Various conditions outside of our control may detract from our ability to raise the capital needed to execute our plan of operations, including overall market conditions in the international and local economies. We recognize that the United States economy has suffered through a period of uncertainty during which the capital markets have been depressed, and that there is no certainty that these levels will stabilize or reverse despite the optics of an improving economy. Any of these factors could have a material impact upon our ability to raise financing and, as a result, upon our short-term or long-term liquidity.

Going Concern
We have no sources of revenue to provide incoming cash flows to sustain our future operations. As outlined above, our ability to pursue our planned business activities is dependent upon our successful efforts to raise additional equity financing. These factors raise substantial doubt regarding our ability to continue as a going concern. Our consolidated financial statements have been prepared on a going concern basis, which implies that we will continue to realize our assets and discharge our liabilities in the normal course of business. As at December 31, 2012, we had accumulated losses of $49,382,000 since inception. Our financial statements do not include any adjustments to the recoverability and classification of recorded asset amounts and classification of liabilities that might be necessary should we be unable to continue as a going concern.

Net Cash Used in Operating Activities
Operating activities in the year ended December 31, 2012 used cash of $1,565,000 compared to $1,310,000 in the year ended December 31, 2011. Operating activities in the period from inception on July 27, 1999 to December 31, 2012 used cash of $16,420,000. Operating activities have primarily used cash as a result of the operating and organizational activities such as consulting fees, management fees, professional fees and research and development.

Net Cash Used in Investing Activities
In the year ended December 31, 2012, investing activities used cash of $Nil compared to $Nil in the year ended December 31, 2011. In the period from inception on July 27, 1999 to December 31, 2012 investing activities provided cash of $205,000.

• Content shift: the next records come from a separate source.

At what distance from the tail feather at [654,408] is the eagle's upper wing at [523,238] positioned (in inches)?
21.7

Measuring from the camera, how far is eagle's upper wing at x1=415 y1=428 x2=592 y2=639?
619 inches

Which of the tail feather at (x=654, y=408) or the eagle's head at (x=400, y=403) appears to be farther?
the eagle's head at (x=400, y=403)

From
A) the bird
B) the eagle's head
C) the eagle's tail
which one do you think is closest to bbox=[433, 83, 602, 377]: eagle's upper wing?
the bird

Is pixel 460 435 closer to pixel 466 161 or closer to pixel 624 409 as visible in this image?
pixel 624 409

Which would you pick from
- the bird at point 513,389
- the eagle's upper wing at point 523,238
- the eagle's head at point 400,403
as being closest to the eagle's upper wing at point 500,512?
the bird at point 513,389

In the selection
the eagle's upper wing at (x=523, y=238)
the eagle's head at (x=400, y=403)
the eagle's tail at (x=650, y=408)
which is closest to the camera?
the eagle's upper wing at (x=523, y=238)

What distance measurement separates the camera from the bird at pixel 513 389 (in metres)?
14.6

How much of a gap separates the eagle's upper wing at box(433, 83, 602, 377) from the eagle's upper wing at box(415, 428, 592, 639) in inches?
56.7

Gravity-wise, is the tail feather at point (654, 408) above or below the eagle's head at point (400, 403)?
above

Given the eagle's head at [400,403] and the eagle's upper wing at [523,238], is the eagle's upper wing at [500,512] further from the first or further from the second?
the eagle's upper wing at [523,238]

Net Cash Provided by Financing Activities As we have had no revenues since inception, we have financed our operations primarily through private placements of our stock and debt. Financing activities in the year ended December 31, 2012 provided cash of $1,366,000 compared to $1,537,000 in the year ended December 31, 2011. In the period from inception on July 27, 1999 to December 31, 2011, financing activities provided net cash of $16,265,000 primarily from the sale of our equity securities.

Critical Accounting Policies
Our consolidated financial statements and accompanying notes have been prepared in accordance with United States generally accepted accounting principles applied on a consistent basis. The preparation of financial statements in conformity with U.S. generally accepted accounting principles requires management to make estimates and assumptions that affect the reported amounts of assets and liabilities, the disclosure of contingent assets and liabilities at the date of the financial statements and the reported amounts of revenues and expenses during the reporting periods.


We regularly evaluate the accounting policies and estimates that we use to prepare our consolidated financial statements. In general, management's estimates are based on historical experience, on information from third party professionals, and on various other assumptions that are believed to be reasonable under the facts and circumstances. Actual results could differ from those estimates made by management.

See Note 2 of our consolidated financial statements for our year ended December 31, 2012 for a summary of significant accounting policies.

Off-Balance Sheet Arrangements
We have not entered into any off-balance sheet arrangements that have or are reasonably likely to have a current or future effect on our financial condition, changes of financial condition, revenues, expenses, results of operations, liquidity, capital expenditures or capital resources that is material to investors.